• [What you will do]
**A)** Answer these questions using the book review:
(i) What does Neil Gaiman's blurb for the novel say?
(ii) What kind of creatures appear in the novel's setting?
(iii) What does the novel never leave its focus on?
**B)** Summarize the book review in two sentences.

──────── Extract provided ────────

Sometimes, when I sit down to write a review, I immediately know what I want to say. This is not such a time. Neil Gaiman's blurb for this novel is, "Pretty much perfect," and I'm not sure I can argue with that. I'm not even sure what more there is to say, but I will try. It was the sort of book that left me wanting more, but in such a way that my want felt like my own problem. The book gives what it wants and needs to give and more.
On first glance, the setting of this book might seem familiar. There is the young girl, with a Past and with Power. And there are vampires. Those, at least, are the vampires you expect. When I tell you that our heroine will get involved in things greater than herself, with mysterious people, with intimations of a struggle for humanity, I also need to tell you that this is not the book you are imagining. It is determinedly narrow. For all the allusions for which one might expect explanations, for all the mysterious characters, this never leaves its focus on the main character and her relationships. It could have been epic fantasy, but it manifestly is not. And yet, the grandeur survives the narrow scope.

──────── Data shown ────────

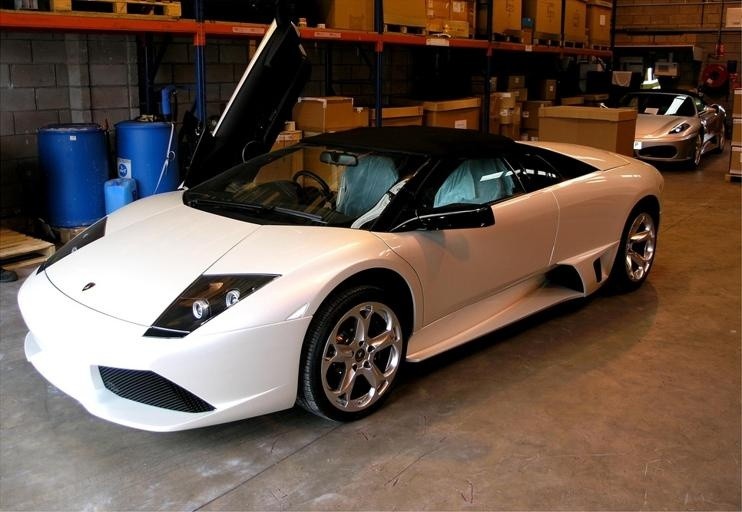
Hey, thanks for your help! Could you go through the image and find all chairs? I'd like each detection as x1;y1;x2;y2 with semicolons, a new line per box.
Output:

────────

• [Solutions in order]
**A)**
(i) "Pretty much perfect."
(ii) Vampires.
(iii) The main character and her relationships.

**B)** The reviewer is unsure what to say about a novel that Neil Gaiman's blurb calls "pretty much perfect," one that left the reviewer wanting more while giving all it needed to give. Although its young heroine with a past and power and its vampires may seem familiar, the novel is not epic fantasy and stays focused on her and her relationships, yet its grandeur survives that narrow scope.